Retype every line of the listing below with no changes.

Stored records:
►

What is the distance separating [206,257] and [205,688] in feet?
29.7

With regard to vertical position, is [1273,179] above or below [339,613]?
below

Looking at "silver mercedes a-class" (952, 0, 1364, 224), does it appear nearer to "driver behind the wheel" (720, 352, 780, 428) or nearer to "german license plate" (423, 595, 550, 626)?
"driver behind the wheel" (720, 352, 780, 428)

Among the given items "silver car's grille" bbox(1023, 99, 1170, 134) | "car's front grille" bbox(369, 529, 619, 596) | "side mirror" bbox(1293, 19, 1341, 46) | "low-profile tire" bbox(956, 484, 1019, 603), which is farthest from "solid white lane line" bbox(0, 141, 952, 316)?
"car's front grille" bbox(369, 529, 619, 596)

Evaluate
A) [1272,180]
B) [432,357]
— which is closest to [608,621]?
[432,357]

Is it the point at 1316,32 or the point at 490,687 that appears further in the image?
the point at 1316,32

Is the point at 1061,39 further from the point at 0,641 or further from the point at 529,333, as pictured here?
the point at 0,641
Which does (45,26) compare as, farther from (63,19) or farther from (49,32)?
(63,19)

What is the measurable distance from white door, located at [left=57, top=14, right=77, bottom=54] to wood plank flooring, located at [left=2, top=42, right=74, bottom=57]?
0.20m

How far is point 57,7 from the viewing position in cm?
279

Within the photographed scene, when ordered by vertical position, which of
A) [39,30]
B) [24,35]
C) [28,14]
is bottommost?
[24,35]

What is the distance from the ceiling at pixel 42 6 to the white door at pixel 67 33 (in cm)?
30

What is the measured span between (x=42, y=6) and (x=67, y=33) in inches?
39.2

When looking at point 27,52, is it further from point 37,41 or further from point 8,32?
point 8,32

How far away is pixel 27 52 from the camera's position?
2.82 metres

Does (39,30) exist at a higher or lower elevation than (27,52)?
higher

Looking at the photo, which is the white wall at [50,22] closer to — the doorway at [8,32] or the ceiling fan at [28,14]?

◄

Written reply:
What is the distance separating [206,257] and [205,688] in feet?
29.7

With regard to vertical position, is [1273,179] above or below [339,613]?
below

Looking at "silver mercedes a-class" (952, 0, 1364, 224), does it appear nearer to "driver behind the wheel" (720, 352, 780, 428) or nearer to "german license plate" (423, 595, 550, 626)?
"driver behind the wheel" (720, 352, 780, 428)

Among the given items "silver car's grille" bbox(1023, 99, 1170, 134) | "car's front grille" bbox(369, 529, 619, 596) | "side mirror" bbox(1293, 19, 1341, 46) | "low-profile tire" bbox(956, 484, 1019, 603), which is farthest from "solid white lane line" bbox(0, 141, 952, 316)?
"car's front grille" bbox(369, 529, 619, 596)

Evaluate
A) [1272,180]
B) [432,357]
— which is closest to [608,621]?
[432,357]

Is it the point at 1316,32 or the point at 490,687 that appears further in the image?
the point at 1316,32

Is the point at 1061,39 further from the point at 0,641 or further from the point at 529,333, as pictured here?
the point at 0,641
Which does (45,26) compare as, farther from (63,19) or farther from (49,32)?
(63,19)

What is the measurable distance from white door, located at [left=57, top=14, right=77, bottom=54] to wood plank flooring, located at [left=2, top=42, right=74, bottom=57]?
0.20m

How far is point 57,7 from the viewing position in cm?
279

Within the photographed scene, when ordered by vertical position, which of
A) [39,30]
B) [24,35]
C) [28,14]
is bottommost?
[24,35]

What is the distance from the ceiling at pixel 42 6 to the white door at pixel 67 33 (in cm)?
30

What is the measured span between (x=42, y=6) and (x=67, y=33) in inches?
39.2

When looking at point 27,52, is it further from point 37,41 or further from point 8,32?
point 8,32

How far away is pixel 27 52 from the camera's position?
2.82 metres

Does (39,30) exist at a higher or lower elevation than (27,52)?
higher

Looking at the photo, which is the white wall at [50,22] closer to — the doorway at [8,32] or the ceiling fan at [28,14]?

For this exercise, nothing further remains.